== Exercise objective ==
Copy the items word for word, from the line containing "Is pixel 212" through the line containing "6.84 metres", including both of those lines.

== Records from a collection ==

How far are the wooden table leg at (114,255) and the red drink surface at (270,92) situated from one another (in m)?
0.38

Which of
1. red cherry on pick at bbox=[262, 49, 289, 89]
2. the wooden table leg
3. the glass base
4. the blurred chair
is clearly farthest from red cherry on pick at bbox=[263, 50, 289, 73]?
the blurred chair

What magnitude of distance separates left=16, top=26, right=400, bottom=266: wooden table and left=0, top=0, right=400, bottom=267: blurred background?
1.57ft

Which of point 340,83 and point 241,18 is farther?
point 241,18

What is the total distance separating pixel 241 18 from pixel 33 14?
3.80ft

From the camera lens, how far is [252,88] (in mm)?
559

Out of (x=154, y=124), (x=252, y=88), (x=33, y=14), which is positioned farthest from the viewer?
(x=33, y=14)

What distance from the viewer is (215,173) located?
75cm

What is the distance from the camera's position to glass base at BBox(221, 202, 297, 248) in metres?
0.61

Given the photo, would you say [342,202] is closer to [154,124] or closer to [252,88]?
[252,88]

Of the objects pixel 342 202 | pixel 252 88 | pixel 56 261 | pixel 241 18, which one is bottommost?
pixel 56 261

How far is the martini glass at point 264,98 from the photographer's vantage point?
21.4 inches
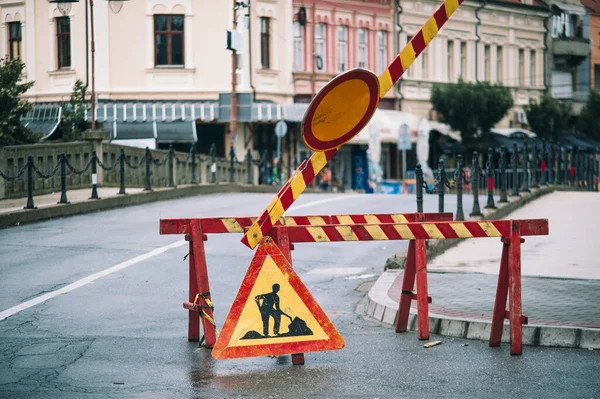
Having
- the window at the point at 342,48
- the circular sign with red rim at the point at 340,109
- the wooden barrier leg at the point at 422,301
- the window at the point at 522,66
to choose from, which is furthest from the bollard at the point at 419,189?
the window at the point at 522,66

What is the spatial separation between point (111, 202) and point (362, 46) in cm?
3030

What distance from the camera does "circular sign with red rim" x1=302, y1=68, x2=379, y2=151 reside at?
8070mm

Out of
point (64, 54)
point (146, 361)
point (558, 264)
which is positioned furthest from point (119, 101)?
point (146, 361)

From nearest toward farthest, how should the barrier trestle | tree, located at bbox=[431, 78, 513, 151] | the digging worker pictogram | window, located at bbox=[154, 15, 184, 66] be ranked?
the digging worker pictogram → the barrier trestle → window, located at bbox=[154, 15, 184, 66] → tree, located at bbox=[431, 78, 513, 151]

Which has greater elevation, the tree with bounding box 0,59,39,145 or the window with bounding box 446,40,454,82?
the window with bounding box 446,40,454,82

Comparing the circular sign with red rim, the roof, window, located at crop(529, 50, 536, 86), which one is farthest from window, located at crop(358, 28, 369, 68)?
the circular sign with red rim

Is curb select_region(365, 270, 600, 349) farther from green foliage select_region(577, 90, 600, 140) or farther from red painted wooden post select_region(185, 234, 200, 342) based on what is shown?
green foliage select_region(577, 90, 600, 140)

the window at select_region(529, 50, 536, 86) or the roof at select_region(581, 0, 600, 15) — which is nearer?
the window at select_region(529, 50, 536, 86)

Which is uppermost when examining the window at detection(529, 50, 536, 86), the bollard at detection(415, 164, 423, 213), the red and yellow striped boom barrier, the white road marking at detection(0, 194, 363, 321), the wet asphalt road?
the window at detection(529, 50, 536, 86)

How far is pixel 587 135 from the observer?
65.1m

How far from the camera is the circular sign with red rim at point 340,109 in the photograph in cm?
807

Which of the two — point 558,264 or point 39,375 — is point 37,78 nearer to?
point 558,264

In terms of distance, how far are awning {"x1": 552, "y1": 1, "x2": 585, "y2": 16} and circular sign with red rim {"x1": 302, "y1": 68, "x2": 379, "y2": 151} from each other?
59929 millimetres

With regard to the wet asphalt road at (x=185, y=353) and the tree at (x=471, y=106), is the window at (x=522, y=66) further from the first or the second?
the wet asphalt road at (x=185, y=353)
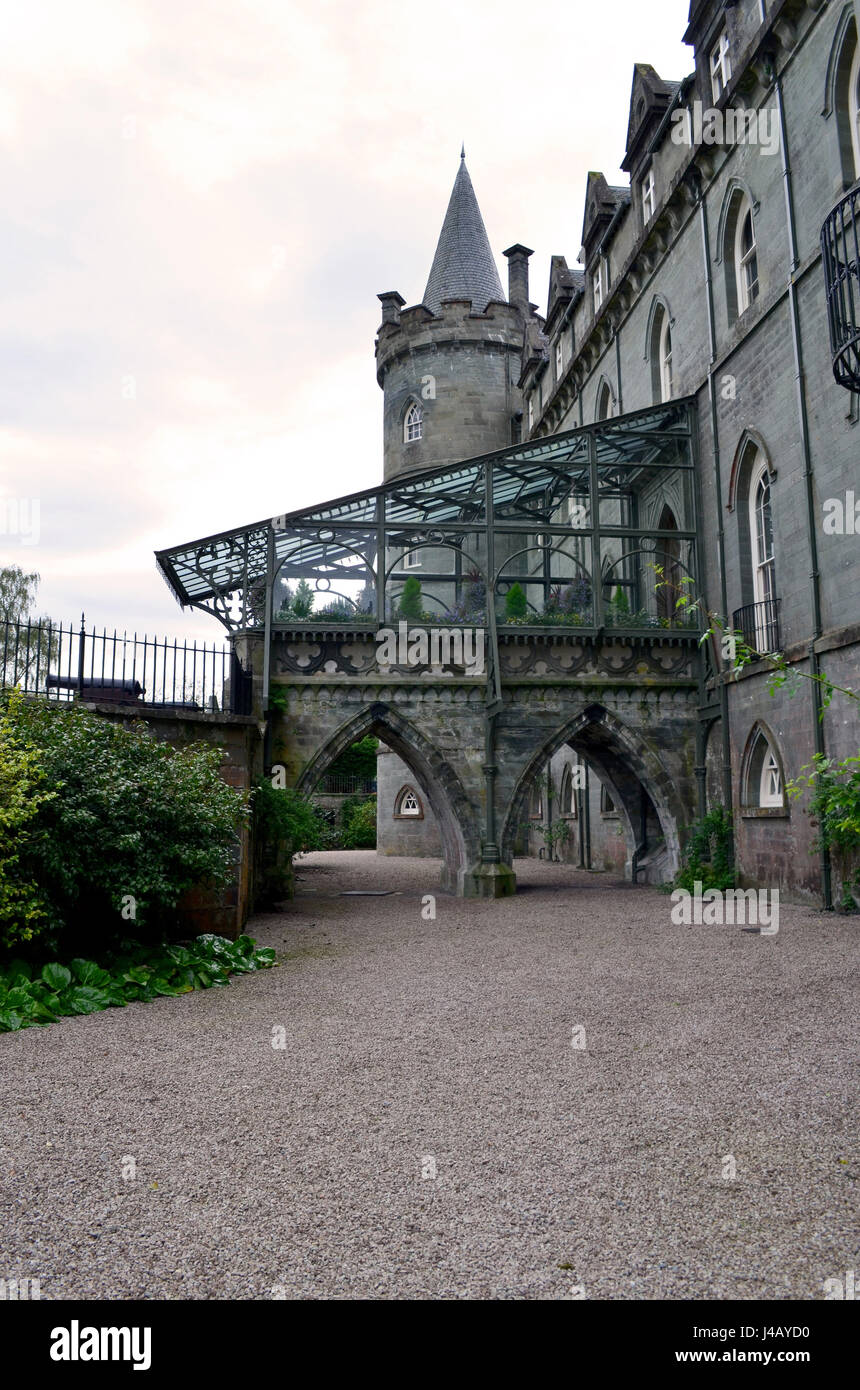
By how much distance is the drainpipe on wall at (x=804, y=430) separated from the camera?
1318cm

==

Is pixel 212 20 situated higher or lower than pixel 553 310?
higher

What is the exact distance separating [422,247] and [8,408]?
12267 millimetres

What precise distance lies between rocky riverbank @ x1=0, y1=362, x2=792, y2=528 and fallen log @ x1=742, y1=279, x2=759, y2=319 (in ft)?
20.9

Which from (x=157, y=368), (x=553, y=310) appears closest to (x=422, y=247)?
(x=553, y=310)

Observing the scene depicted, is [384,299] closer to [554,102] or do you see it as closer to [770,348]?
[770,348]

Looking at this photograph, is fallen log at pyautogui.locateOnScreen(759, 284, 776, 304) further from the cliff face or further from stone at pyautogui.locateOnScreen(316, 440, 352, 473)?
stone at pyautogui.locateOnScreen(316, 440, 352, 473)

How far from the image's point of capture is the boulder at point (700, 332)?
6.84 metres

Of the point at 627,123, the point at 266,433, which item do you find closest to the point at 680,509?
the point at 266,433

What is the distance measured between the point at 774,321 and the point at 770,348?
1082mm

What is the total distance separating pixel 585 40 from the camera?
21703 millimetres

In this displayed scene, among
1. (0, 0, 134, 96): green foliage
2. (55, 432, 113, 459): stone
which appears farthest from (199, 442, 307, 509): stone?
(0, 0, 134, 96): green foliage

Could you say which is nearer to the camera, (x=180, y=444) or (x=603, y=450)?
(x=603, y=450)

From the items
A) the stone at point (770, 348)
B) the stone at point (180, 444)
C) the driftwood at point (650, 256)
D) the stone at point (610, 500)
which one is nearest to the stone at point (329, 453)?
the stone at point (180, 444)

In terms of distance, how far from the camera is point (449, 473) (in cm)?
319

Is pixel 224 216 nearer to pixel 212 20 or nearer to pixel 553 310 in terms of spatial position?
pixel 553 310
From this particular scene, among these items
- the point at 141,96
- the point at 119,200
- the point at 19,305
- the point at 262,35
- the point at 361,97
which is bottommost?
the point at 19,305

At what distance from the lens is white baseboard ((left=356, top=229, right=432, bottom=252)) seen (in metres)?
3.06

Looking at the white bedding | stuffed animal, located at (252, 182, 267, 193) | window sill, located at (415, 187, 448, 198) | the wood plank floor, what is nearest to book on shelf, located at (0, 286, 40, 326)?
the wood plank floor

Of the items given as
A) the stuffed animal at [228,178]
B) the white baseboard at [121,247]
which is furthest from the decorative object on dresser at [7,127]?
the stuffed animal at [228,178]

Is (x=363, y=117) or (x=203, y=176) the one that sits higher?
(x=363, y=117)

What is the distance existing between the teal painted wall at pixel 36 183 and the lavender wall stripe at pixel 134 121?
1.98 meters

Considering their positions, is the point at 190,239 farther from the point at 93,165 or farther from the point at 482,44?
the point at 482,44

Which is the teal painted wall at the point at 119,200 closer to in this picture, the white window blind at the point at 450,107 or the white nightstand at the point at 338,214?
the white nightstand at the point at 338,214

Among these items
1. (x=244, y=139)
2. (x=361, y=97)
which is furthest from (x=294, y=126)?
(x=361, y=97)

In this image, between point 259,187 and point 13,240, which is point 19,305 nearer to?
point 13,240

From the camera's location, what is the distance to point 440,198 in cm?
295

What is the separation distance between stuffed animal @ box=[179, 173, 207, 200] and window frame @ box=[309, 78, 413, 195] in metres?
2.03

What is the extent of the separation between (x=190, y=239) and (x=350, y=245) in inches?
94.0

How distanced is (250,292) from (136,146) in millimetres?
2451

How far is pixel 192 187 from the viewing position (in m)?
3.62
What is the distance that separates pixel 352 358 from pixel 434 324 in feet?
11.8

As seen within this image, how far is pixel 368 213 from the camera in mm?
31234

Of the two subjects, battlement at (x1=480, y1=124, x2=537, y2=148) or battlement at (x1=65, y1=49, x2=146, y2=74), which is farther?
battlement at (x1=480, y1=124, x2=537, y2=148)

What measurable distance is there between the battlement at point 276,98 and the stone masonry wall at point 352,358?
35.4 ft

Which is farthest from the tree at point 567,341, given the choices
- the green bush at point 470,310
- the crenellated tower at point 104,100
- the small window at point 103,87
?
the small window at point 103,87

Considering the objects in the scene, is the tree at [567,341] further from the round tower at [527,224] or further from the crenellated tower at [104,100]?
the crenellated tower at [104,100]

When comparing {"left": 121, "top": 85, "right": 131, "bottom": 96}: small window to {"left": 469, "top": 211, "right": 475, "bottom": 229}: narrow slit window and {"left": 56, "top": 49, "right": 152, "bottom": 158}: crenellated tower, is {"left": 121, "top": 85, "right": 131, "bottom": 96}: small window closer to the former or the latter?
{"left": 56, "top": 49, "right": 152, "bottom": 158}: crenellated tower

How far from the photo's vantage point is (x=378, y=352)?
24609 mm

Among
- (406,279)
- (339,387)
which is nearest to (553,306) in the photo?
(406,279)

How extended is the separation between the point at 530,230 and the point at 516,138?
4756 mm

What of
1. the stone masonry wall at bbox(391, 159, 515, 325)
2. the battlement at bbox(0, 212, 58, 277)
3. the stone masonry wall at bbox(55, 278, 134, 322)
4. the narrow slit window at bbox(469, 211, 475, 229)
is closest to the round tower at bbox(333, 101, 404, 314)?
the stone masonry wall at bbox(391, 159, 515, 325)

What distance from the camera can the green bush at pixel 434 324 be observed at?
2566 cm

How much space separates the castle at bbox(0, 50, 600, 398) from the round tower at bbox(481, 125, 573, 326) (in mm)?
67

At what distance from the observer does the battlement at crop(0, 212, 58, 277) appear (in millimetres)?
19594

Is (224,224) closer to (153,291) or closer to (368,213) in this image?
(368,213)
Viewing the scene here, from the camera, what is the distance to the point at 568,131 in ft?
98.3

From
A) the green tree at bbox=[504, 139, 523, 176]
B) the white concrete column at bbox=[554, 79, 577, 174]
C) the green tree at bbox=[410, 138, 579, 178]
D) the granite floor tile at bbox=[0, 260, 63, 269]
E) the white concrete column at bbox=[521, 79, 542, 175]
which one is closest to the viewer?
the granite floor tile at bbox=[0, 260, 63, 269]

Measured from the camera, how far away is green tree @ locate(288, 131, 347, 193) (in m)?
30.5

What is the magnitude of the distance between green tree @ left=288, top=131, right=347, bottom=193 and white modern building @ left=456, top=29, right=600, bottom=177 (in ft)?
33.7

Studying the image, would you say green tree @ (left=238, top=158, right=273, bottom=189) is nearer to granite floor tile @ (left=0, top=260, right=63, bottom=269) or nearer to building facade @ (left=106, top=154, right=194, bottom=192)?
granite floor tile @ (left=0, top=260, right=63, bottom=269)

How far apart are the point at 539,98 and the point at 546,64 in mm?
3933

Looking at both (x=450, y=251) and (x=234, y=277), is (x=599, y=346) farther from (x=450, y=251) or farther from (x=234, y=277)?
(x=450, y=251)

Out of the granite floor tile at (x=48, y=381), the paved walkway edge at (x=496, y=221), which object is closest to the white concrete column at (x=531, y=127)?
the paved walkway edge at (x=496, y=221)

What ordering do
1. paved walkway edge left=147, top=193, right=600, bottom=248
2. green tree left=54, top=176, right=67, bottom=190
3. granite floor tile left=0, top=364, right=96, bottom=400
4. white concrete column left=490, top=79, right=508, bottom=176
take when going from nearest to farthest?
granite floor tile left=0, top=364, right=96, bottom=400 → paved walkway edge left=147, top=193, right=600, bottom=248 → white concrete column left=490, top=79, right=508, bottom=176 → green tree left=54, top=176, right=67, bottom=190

---

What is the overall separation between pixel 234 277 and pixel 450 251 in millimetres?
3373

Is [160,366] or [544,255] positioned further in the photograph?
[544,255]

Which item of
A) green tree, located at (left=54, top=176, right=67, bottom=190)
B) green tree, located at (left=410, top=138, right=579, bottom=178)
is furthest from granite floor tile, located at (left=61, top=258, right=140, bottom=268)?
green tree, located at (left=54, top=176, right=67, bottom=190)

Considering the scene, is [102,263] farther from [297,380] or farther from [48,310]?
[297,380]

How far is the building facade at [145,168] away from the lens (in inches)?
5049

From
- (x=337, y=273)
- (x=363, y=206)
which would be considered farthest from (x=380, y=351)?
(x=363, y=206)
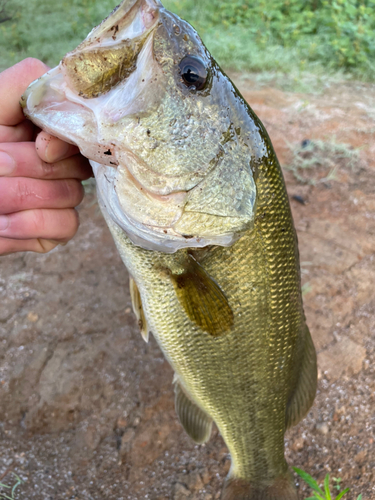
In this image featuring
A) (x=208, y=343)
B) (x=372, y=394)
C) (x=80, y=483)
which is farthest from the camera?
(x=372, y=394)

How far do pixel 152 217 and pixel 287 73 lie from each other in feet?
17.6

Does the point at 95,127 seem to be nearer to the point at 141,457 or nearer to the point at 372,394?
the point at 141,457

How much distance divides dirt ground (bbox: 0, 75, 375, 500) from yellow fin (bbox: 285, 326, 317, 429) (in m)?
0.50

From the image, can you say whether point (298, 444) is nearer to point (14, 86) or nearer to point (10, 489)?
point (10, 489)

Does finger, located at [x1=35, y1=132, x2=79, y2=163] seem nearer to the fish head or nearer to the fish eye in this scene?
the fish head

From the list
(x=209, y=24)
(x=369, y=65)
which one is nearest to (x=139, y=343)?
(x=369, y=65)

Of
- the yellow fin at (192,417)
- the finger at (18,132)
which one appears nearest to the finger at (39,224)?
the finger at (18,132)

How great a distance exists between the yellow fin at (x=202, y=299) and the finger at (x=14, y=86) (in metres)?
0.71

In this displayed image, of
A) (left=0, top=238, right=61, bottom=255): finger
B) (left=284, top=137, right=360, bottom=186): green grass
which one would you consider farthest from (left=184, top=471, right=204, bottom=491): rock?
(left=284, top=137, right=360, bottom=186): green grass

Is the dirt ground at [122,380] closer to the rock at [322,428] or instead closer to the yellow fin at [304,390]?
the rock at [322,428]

== The response ==
Is pixel 212 20 situated higher or lower than pixel 553 310?
higher

What is the exact distance separating [422,247] and [8,408]?
12267 millimetres

What precise distance lies between rocky riverbank @ x1=0, y1=362, x2=792, y2=528 and fallen log @ x1=742, y1=279, x2=759, y2=319 (in ft)?
20.9

Which from (x=157, y=368), (x=553, y=310) appears closest to (x=422, y=247)?
(x=553, y=310)

Observing the scene depicted, is [384,299] closer to [554,102] or do you see it as closer to [770,348]?
[770,348]

Looking at this photograph, is fallen log at pyautogui.locateOnScreen(759, 284, 776, 304) further from the cliff face or further from stone at pyautogui.locateOnScreen(316, 440, 352, 473)?
stone at pyautogui.locateOnScreen(316, 440, 352, 473)

How far from the image's point of capture is the boulder at point (700, 332)?
6.84 metres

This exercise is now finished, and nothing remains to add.